● WHAT TO WORK ON: Rewrite only the lines from the one containing "How distantly placed" through the final line, inclusive, as a Markdown table with the columns No. and Text. Number each row and omit any blank lines.

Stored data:
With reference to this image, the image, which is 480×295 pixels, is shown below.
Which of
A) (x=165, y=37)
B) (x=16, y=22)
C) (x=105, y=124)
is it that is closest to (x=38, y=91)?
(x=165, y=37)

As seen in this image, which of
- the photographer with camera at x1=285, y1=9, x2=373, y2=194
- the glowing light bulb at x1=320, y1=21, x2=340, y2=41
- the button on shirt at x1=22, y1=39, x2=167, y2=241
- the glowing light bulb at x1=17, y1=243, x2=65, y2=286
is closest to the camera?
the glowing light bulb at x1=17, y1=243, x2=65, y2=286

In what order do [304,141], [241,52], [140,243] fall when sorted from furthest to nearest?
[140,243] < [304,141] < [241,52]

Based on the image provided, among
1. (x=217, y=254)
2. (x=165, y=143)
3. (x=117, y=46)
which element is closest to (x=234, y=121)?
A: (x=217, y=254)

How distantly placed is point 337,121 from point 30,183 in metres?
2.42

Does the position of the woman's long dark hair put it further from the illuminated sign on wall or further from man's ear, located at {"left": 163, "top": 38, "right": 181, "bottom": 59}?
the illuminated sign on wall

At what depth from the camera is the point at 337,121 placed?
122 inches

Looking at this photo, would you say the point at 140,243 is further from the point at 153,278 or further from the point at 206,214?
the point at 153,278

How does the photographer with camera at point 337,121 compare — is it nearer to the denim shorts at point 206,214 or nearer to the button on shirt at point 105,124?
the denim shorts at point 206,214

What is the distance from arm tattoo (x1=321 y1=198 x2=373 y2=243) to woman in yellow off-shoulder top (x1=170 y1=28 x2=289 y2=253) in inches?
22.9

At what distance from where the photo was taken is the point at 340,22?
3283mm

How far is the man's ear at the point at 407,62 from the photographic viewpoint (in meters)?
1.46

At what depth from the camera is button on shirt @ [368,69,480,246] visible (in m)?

● SOLUTION TO THE EXERCISE:
| No. | Text |
|---|---|
| 1 | How distantly placed is point 337,121 from point 30,183 in metres? |
| 2 | 2.42 |
| 3 | Does the position of the woman's long dark hair put it further from the illuminated sign on wall or further from man's ear, located at {"left": 163, "top": 38, "right": 181, "bottom": 59}? |
| 4 | the illuminated sign on wall |
| 5 | At what depth from the camera is the point at 337,121 placed? |
| 6 | 122 inches |
| 7 | Looking at this photo, would you say the point at 140,243 is further from the point at 153,278 or further from the point at 206,214? |
| 8 | the point at 153,278 |
| 9 | How does the photographer with camera at point 337,121 compare — is it nearer to the denim shorts at point 206,214 or nearer to the button on shirt at point 105,124? |
| 10 | the denim shorts at point 206,214 |
| 11 | What is the distance from arm tattoo (x1=321 y1=198 x2=373 y2=243) to woman in yellow off-shoulder top (x1=170 y1=28 x2=289 y2=253) in inches? |
| 12 | 22.9 |
| 13 | At what distance from where the photo was taken is the point at 340,22? |
| 14 | 3283mm |
| 15 | How far is the man's ear at the point at 407,62 from the photographic viewpoint (in meters)? |
| 16 | 1.46 |
| 17 | At what depth from the camera is button on shirt @ [368,69,480,246] visible (in m)? |